FIG. 29 shows a flow chart of an aspect of an exemplary method of wireless communication.

FIG. 30 shows a flow chart of an aspect of an exemplary method of wireless communication.

FIG. 31 is a functional block diagram of an exemplary wireless device that may be employed within the wireless communication system 100.

DETAILED DESCRIPTION

Various aspects of the novel systems, apparatuses, and methods are described more fully hereinafter with reference to the accompanying drawings. The teachings in this disclosure may, however, be embodied in many different forms and should not be construed as limited to any specific structure or function presented throughout this disclosure. Rather, these aspects are provided so that this disclosure will be thorough and complete, and will fully convey the scope of the disclosure to those skilled in the art. Based on the teachings herein one skilled in the art should appreciate that the scope of the disclosure is intended to cover any aspect of the novel systems, apparatuses, and methods disclosed herein, whether implemented independently of or combined with any other aspect of the invention. For example, an apparatus may be implemented or a method may be practiced using any number of the aspects set forth herein. In addition, the scope of the invention is intended to cover such an apparatus or method which is practiced using other structure, functionality, or structure and functionality in addition to or other than the various aspects of the invention set forth herein. It should be understood that any aspect disclosed herein may be embodied by one or more elements of a claim.

Although particular aspects are described herein, many variations and permutations of these aspects fall within the scope of the disclosure. Although some benefits and advantages of the preferred aspects are mentioned, the scope of the disclosure is not intended to be limited to particular benefits, uses, or objectives.

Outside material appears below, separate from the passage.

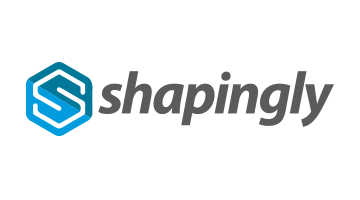 Logo for Shapingly.com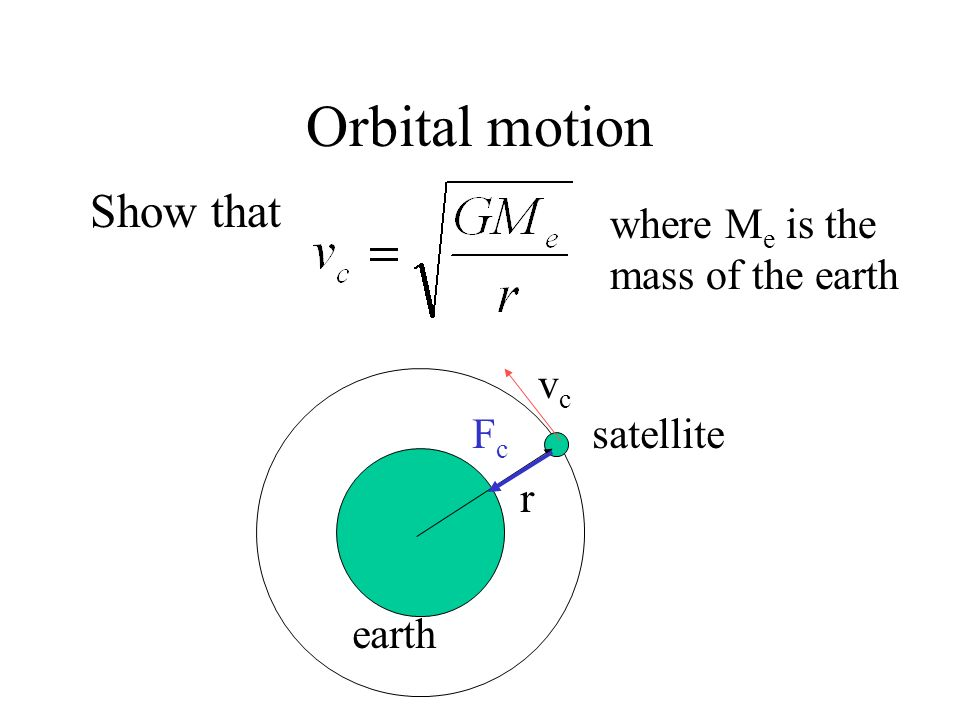 Orbital motion Show that where Me is the mass of the earth r satellite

Rather, aspects of the disclosure are intended to be broadly applicable to different wireless technologies, system configurations, networks, and transmission protocols, some of which are illustrated by way of example in the figures and in the following description of the preferred aspects. The detailed description and drawings are merely illustrative of the disclosure rather than limiting, the scope of the disclosure being defined by the appended claims and equivalents thereof.

Wireless network technologies may include various types of wireless local area networks (WLANs). A WLAN may be used to interconnect nearby devices together, employing widely used networking protocols. The various aspects described herein may apply to any communication standard, such as WiFi or, more generally, any member of the IEEE 802.11 family of wireless protocols. For example, the various aspects described herein may be used as part of the IEEE 802.11ah protocol, which uses sub-1 GHz bands.

In some aspects, wireless signals in a sub-gigahertz band may be transmitted according to the 802.11ah protocol using orthogonal frequency-division multiplexing (OFDM), direct-sequence spread spectrum (DSSS) communications, a combination of OFDM and DSSS communications, or other schemes. Implementations of the 802.11ah protocol may be used for sensors, metering, and smart grid networks. Advantageously, aspects of certain devices implementing the 802.11ah protocol may consume less power than devices implementing other wireless protocols, and/or may be used to transmit wireless signals across a relatively long range, for example about one kilometer or longer.

In some implementations, a WLAN includes various devices which are the components that access the wireless network. For example, there may be two types of devices: access points (“APs”) and clients (also referred to as stations, or “STAs”). In general, an AP serves as a hub or base station for the WLAN and an STA serves as a user of the WLAN. For example, an STA may be a laptop computer, a personal digital assistant (PDA), a mobile phone, etc. In an example, an STA connects to an AP via a WiFi (e.g., IEEE 802.11 protocol such as 802.11ah) compliant wireless link to obtain general connectivity to the Internet or to other wide area networks. In some implementations an STA may also be used as an AP.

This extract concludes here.